[Information shown]

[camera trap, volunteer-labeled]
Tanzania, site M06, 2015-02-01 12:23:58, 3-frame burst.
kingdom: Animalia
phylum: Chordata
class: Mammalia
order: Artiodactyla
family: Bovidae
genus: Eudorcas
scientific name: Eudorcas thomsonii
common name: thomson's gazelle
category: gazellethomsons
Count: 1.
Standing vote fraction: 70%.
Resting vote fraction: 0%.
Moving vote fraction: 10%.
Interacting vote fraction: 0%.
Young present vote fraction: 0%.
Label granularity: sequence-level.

[/Information shown]

Only the lines from the one containing "Young present vote fraction: 0%." through the end of the material should be copied, exactly as they stand; please keep both ends.

Young present vote fraction: 0%.
Label granularity: sequence-level.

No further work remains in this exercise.